Work required
Please output every entry below precisely as written.

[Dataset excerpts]
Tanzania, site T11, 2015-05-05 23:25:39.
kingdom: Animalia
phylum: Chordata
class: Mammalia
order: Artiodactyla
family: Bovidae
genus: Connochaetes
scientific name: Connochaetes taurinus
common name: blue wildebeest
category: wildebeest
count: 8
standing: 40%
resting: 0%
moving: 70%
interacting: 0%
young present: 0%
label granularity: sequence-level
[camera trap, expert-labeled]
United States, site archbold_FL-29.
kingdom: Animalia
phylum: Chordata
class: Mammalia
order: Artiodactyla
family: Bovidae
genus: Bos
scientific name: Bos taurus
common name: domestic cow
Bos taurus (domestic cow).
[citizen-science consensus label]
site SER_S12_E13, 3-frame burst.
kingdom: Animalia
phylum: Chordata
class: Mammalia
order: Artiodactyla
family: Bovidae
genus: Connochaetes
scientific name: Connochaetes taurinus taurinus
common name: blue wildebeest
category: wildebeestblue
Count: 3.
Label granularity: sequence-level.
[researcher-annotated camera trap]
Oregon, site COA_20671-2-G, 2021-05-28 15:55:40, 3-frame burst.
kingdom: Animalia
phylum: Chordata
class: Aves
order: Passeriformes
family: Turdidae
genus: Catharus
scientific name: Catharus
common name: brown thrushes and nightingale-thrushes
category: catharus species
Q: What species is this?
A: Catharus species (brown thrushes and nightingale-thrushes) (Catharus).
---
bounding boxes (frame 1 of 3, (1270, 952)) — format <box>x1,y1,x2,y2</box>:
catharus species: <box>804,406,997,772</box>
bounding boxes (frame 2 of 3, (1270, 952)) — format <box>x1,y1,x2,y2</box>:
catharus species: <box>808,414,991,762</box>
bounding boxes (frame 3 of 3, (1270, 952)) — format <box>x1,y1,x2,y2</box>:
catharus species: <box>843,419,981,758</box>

Result of this task
Tanzania, site T11, 2015-05-05 23:25:39.
kingdom: Animalia
phylum: Chordata
class: Mammalia
order: Artiodactyla
family: Bovidae
genus: Connochaetes
scientific name: Connochaetes taurinus
common name: blue wildebeest
category: wildebeest
count: 8
standing: 40%
resting: 0%
moving: 70%
interacting: 0%
young present: 0%
label granularity: sequence-level
[camera trap, expert-labeled]
United States, site archbold_FL-29.
kingdom: Animalia
phylum: Chordata
class: Mammalia
order: Artiodactyla
family: Bovidae
genus: Bos
scientific name: Bos taurus
common name: domestic cow
Bos taurus (domestic cow).
[citizen-science consensus label]
site SER_S12_E13, 3-frame burst.
kingdom: Animalia
phylum: Chordata
class: Mammalia
order: Artiodactyla
family: Bovidae
genus: Connochaetes
scientific name: Connochaetes taurinus taurinus
common name: blue wildebeest
category: wildebeestblue
Count: 3.
Label granularity: sequence-level.
[researcher-annotated camera trap]
Oregon, site COA_20671-2-G, 2021-05-28 15:55:40, 3-frame burst.
kingdom: Animalia
phylum: Chordata
class: Aves
order: Passeriformes
family: Turdidae
genus: Catharus
scientific name: Catharus
common name: brown thrushes and nightingale-thrushes
category: catharus species
Q: What species is this?
A: Catharus species (brown thrushes and nightingale-thrushes) (Catharus).
---
bounding boxes (frame 1 of 3, (1270, 952)) — format <box>x1,y1,x2,y2</box>:
catharus species: <box>804,406,997,772</box>
bounding boxes (frame 2 of 3, (1270, 952)) — format <box>x1,y1,x2,y2</box>:
catharus species: <box>808,414,991,762</box>
bounding boxes (frame 3 of 3, (1270, 952)) — format <box>x1,y1,x2,y2</box>:
catharus species: <box>843,419,981,758</box>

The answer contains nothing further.